==== 데이터 발췌 ====
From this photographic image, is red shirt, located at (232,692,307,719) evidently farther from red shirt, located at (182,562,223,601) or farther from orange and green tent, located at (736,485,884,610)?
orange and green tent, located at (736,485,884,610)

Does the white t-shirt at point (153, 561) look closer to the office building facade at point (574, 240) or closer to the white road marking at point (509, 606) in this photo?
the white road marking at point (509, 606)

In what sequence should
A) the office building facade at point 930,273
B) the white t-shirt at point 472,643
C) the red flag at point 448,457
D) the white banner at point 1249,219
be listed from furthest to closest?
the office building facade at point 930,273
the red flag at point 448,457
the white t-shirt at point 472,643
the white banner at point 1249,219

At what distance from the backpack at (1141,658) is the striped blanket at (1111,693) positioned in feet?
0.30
====
==== 데이터 발췌 ====
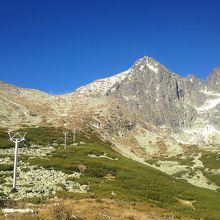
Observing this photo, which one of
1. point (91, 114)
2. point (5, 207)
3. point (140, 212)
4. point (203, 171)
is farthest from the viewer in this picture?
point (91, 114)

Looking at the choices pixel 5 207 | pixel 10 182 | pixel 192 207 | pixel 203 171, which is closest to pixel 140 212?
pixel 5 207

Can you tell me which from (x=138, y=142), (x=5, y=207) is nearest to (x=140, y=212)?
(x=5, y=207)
====
-- 수행할 작업 --
위 데이터에서 "what"라는 단어가 들어 있는 줄이 몇 개인지 숫자만 쓰세요.

-- 정답 --
2